__Problem details__
Reproduce each of the following items verbatim, changing no character, spacing, or line break.

__Listed records__

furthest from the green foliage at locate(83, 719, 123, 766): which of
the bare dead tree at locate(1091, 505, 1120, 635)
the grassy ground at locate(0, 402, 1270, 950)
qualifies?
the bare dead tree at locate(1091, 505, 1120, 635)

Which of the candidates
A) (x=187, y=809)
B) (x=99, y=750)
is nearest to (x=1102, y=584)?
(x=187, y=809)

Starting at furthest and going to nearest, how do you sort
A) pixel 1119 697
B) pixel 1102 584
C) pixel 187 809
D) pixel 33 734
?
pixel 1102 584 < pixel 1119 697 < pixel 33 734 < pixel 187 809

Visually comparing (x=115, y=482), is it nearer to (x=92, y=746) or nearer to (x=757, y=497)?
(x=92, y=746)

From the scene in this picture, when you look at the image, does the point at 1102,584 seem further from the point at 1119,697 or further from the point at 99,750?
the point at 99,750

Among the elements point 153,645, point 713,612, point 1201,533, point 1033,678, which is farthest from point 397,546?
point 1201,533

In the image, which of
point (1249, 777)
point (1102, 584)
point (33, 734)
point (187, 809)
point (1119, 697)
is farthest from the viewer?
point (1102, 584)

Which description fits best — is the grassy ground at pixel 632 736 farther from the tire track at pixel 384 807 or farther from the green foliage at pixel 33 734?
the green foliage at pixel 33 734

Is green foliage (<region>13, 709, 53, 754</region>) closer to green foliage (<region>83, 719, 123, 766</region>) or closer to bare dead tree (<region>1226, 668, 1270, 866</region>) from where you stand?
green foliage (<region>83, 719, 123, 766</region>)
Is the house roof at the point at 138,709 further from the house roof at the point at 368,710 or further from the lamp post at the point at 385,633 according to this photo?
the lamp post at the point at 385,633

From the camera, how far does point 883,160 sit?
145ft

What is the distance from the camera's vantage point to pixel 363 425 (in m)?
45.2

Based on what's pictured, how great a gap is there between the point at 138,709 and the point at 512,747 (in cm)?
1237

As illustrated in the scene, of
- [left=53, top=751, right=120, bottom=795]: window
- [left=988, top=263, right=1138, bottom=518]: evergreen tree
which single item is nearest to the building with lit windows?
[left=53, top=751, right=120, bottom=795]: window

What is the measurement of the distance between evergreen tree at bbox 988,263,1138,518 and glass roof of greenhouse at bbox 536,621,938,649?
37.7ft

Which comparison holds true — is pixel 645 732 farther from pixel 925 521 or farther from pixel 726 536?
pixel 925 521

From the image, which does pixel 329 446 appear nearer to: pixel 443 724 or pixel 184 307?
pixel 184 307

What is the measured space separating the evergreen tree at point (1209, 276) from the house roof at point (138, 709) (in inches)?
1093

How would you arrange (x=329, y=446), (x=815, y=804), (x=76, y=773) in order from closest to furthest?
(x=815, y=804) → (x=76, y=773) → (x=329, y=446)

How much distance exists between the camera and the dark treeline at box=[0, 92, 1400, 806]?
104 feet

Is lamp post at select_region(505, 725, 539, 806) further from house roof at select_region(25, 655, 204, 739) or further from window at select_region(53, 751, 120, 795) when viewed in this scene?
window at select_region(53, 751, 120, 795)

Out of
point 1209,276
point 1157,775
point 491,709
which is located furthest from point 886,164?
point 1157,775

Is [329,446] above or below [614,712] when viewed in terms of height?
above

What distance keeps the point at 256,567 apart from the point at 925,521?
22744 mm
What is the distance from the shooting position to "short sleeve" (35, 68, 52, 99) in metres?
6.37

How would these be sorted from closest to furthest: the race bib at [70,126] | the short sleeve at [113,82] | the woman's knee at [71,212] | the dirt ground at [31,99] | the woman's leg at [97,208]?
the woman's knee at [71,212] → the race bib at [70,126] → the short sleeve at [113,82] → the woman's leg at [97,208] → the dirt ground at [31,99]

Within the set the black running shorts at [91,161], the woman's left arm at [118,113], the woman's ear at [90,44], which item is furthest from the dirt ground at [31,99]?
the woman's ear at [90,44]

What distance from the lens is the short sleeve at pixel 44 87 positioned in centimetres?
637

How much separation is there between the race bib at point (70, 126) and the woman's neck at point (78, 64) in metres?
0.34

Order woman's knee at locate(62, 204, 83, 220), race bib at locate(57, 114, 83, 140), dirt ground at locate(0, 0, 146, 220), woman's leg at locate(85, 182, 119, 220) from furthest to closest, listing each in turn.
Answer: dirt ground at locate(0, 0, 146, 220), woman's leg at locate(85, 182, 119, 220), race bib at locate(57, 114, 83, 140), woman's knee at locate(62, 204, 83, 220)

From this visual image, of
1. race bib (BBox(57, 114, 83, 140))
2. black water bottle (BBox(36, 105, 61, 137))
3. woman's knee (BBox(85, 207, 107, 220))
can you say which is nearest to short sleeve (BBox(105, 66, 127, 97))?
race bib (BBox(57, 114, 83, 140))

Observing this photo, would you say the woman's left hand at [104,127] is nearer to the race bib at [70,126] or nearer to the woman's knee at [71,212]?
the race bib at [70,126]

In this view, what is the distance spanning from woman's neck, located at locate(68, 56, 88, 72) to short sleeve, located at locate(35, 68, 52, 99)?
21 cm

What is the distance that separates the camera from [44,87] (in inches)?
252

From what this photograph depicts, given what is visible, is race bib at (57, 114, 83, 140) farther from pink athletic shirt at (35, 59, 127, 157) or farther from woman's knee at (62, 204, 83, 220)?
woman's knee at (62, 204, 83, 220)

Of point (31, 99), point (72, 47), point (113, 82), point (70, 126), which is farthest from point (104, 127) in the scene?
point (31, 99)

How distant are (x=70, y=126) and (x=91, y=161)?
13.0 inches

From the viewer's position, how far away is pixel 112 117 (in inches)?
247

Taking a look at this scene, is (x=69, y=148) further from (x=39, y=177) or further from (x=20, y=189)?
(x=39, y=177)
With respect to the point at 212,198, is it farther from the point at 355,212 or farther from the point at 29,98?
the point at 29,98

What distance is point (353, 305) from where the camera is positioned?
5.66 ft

__Response__
furthest from the green foliage at locate(83, 719, 123, 766): which of
the bare dead tree at locate(1091, 505, 1120, 635)
the grassy ground at locate(0, 402, 1270, 950)
qualifies?
the bare dead tree at locate(1091, 505, 1120, 635)

Which of the candidates
A) (x=187, y=809)
B) (x=99, y=750)
is nearest to (x=1102, y=584)?
(x=187, y=809)

Starting at furthest and going to nearest, how do you sort
A) pixel 1119 697
B) pixel 1102 584
C) pixel 187 809
D) pixel 33 734
?
pixel 1102 584 < pixel 1119 697 < pixel 33 734 < pixel 187 809

Visually comparing (x=115, y=482), is it nearer to (x=92, y=746) or nearer to (x=757, y=497)?
(x=92, y=746)

From the scene in this picture, when you look at the image, does the point at 1102,584 seem further from the point at 1119,697 or further from the point at 99,750?
the point at 99,750

Among the elements point 153,645, point 713,612, point 1201,533, point 1033,678, which is farthest from point 397,546?
point 1201,533

In the image, which of
point (1249, 777)
point (1102, 584)
point (33, 734)
point (187, 809)
point (1119, 697)
is farthest from the viewer?
point (1102, 584)

Which description fits best — is the grassy ground at pixel 632 736 farther from the tire track at pixel 384 807 or farther from the green foliage at pixel 33 734?
the green foliage at pixel 33 734

Is green foliage (<region>13, 709, 53, 754</region>) closer to green foliage (<region>83, 719, 123, 766</region>) or closer to bare dead tree (<region>1226, 668, 1270, 866</region>) from where you stand?
green foliage (<region>83, 719, 123, 766</region>)
Is the house roof at the point at 138,709 further from the house roof at the point at 368,710 or further from the lamp post at the point at 385,633 according to this photo?
the lamp post at the point at 385,633

From the camera, how far does point 883,160 sit?
145ft

What is the distance from the camera's vantage point to pixel 363 425 (in m)?
45.2

Based on what's pictured, how great a gap is there between the point at 138,709 and the point at 512,747 (in cm)?
1237

As illustrated in the scene, of
- [left=53, top=751, right=120, bottom=795]: window
- [left=988, top=263, right=1138, bottom=518]: evergreen tree
which single item is nearest to the building with lit windows?
[left=53, top=751, right=120, bottom=795]: window

What is the measurement of the distance between evergreen tree at bbox 988,263,1138,518 and glass roof of greenhouse at bbox 536,621,938,649?
37.7ft

Which comparison holds true — is pixel 645 732 farther from pixel 925 521 or farther from pixel 726 536?
pixel 925 521

From the image, which does pixel 329 446 appear nearer to: pixel 443 724 or pixel 184 307?
pixel 184 307

What is the measured space separating the evergreen tree at point (1209, 276) from the house roof at point (138, 709) (in inches)?
1093

How would you arrange (x=329, y=446), (x=815, y=804), (x=76, y=773) in order from closest to furthest?
(x=815, y=804) → (x=76, y=773) → (x=329, y=446)

How much distance exists between the camera and the dark treeline at box=[0, 92, 1400, 806]?
104 feet

Is lamp post at select_region(505, 725, 539, 806) further from house roof at select_region(25, 655, 204, 739) or further from window at select_region(53, 751, 120, 795) when viewed in this scene?
window at select_region(53, 751, 120, 795)

Out of
point 1209,276
point 1157,775
point 491,709
which is located furthest from point 886,164?
point 1157,775

Is [329,446] above or below [614,712] when viewed in terms of height?
above

What distance keeps the point at 256,567 apart from the point at 925,521?
22744 mm
What is the distance from the shooting position to "short sleeve" (35, 68, 52, 99) in metres?
6.37

How would these be sorted from closest to furthest: the race bib at [70,126] | the short sleeve at [113,82] | the woman's knee at [71,212] | the dirt ground at [31,99] | the woman's leg at [97,208]?
the woman's knee at [71,212] → the race bib at [70,126] → the short sleeve at [113,82] → the woman's leg at [97,208] → the dirt ground at [31,99]

Within the set the black running shorts at [91,161], the woman's left arm at [118,113], the woman's ear at [90,44], which item is furthest from the dirt ground at [31,99]?
the woman's ear at [90,44]

What distance from the lens is the short sleeve at pixel 44 87 positioned in centimetres?
637

How much separation is there between the race bib at point (70, 126) and the woman's neck at point (78, 64) in metres?
0.34

Order woman's knee at locate(62, 204, 83, 220), race bib at locate(57, 114, 83, 140), dirt ground at locate(0, 0, 146, 220), woman's leg at locate(85, 182, 119, 220) from furthest to closest, listing each in turn.
Answer: dirt ground at locate(0, 0, 146, 220), woman's leg at locate(85, 182, 119, 220), race bib at locate(57, 114, 83, 140), woman's knee at locate(62, 204, 83, 220)

From this visual image, of
1. race bib (BBox(57, 114, 83, 140))
2. black water bottle (BBox(36, 105, 61, 137))
3. woman's knee (BBox(85, 207, 107, 220))
can you say which is nearest to short sleeve (BBox(105, 66, 127, 97))?
race bib (BBox(57, 114, 83, 140))

Observing this photo, would you say the woman's left hand at [104,127] is nearer to the race bib at [70,126] or nearer to the woman's knee at [71,212]?
the race bib at [70,126]

In this view, what is the distance spanning from woman's neck, located at locate(68, 56, 88, 72) to short sleeve, located at locate(35, 68, 52, 99)?
21 cm

What is the distance that separates the camera from [44,87] (in inches)?
252

From what this photograph depicts, given what is visible, is race bib at (57, 114, 83, 140) farther from pink athletic shirt at (35, 59, 127, 157) or farther from woman's knee at (62, 204, 83, 220)?
woman's knee at (62, 204, 83, 220)

Of point (31, 99), point (72, 47), point (113, 82), point (70, 126), which is farthest from point (104, 127) in the scene?
point (31, 99)

How distant are (x=70, y=126) and (x=91, y=161)?
13.0 inches

From the viewer's position, how far away is pixel 112 117 (in inches)?
247

Taking a look at this scene, is (x=69, y=148) further from (x=39, y=177) or further from (x=20, y=189)?
(x=39, y=177)
With respect to the point at 212,198, is it farther from the point at 355,212 or farther from the point at 29,98?
the point at 29,98

What distance is point (353, 305) from where the camera is positioned?
5.66 ft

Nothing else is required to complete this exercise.